1) Raise your profile – Consistently networking will help raise your profile within your local community, as well as online (if online networking is your thing).
2) Build long-lasting, genuine relationships – As you attend more events you will begin to build friendships with your network that will continue far beyond your meetings. By doing so, your network will begin to unconsciously recommend your business to their wider networks because, not only do they want to support you but, you are at the forefront of their mind when someone they know is looking for what you can offer.
3) Get support – Life as a self-employed business owner isn’t always smooth sailing. Having a network that understands the challenges and experiences can be real support during difficult times. It can also be a great source of new ideas and perspectives to help you navigate your business in an ever-changing market. Asking a trusted business connection for their help isn’t a hindrance, in fact, it can be complementary. And if you want to build your reputation within your networks, offering your support and advice is an excellent place to start.

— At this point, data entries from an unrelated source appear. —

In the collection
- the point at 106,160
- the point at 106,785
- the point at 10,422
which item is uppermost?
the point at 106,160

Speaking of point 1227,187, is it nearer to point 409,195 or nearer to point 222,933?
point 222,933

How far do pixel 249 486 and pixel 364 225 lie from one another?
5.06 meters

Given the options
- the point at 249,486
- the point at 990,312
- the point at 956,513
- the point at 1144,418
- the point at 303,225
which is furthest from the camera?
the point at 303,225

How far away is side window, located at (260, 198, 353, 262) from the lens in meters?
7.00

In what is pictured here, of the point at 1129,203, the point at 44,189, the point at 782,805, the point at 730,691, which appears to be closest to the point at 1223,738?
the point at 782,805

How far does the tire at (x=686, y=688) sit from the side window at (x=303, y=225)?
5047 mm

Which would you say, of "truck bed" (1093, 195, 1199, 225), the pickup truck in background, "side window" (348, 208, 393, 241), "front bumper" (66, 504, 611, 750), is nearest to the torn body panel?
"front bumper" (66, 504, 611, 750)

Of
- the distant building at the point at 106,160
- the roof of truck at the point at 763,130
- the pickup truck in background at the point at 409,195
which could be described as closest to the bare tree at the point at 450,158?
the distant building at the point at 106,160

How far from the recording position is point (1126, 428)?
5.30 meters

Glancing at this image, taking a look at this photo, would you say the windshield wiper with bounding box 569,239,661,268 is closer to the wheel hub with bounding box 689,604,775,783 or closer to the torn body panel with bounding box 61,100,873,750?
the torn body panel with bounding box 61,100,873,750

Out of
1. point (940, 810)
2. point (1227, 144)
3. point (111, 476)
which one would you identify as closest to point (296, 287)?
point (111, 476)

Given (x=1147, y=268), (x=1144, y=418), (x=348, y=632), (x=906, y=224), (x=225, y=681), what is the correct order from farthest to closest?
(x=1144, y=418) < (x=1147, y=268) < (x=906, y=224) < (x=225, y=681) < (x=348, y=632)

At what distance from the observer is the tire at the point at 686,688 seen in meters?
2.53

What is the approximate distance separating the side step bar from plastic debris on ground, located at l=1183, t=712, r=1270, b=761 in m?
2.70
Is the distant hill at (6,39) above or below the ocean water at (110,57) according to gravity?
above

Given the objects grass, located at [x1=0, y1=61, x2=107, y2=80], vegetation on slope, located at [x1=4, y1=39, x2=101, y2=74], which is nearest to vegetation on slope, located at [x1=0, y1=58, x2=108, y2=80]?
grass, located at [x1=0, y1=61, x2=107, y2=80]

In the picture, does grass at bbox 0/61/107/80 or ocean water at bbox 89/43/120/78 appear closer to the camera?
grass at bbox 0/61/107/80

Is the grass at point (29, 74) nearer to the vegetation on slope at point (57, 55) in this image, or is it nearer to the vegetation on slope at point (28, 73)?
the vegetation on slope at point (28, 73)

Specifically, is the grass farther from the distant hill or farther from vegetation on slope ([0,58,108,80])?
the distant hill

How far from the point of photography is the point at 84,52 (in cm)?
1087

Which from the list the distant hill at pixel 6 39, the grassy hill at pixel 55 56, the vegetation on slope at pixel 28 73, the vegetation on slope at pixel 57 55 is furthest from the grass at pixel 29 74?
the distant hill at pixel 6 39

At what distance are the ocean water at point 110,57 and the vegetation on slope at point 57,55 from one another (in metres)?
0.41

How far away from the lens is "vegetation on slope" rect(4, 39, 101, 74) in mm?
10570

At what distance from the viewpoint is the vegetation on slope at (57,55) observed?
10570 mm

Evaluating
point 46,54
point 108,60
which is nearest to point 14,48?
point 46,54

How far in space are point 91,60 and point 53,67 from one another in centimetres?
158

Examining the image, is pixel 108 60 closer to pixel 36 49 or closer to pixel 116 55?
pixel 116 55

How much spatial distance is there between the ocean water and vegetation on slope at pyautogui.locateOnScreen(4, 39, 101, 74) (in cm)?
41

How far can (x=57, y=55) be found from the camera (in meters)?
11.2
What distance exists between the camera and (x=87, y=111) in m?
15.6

4) Strengthen your business connections – Regularly touching base with your connections and sharing opportunities that may benefit them helps to strengthen your relationships with your community. Networking is about building trust and supporting each other, it is not about hard selling. If you consistently do this, your business connections will want to do the same for you too.
5) Learn – Many networking organisations have speakers at their events offering their expert knowledge and industry top tips for attendees to benefit from. In addition, by sharing your tips and advice among your network, they will also use the opportunity to share their knowledge with you too. The wider your network, the broader your access to valuable information.
6) Build confidence – Attending your first networking event can be daunting. But ask any experienced networker and they will tell you that it does get easier. Speaking about yourself and your business becomes easier as your confidence in your ability grows. Standing in a room full of people and talking is nerve-wracking for most people but, as with anything, practice means improvement, and networking can help you build social skills to utilise in all areas of your life.
7) Grow your business – By learning, supporting and building trusting relationships with your network comes growth. Both as an individual, by continuous personal development, and also as a business owner. Your reputation as a trustworthy, supportive and knowledgeable individual will precede you, and your business will benefit as a result.
Whether you are new to networking, or an experienced pro, there are plenty of networking organisations out there to support you. Not each one is the same, so my advice to you is to try out a few and find a group that works for you. And don’t stick to just one! You can network with multiple organisations, in fact, I highly recommend it!
If you’re nervous, then be sure to plan ahead. Have some discussion points in mind to help get conversations started without the awkward ‘discussing the weather’ small talk. You could try discussing the morning’s news headlines, or even a hobby you enjoy!
Plan your business ‘pitch’ – Note: this is NOT the be-all and end-all – the real magic is in the conversations you have. But having this prepared helps take the stress out of what you would like to say, especially if you’re like me and get a mind blank when you’re nervous.
Finally, be yourself. No one is you, and that is your power!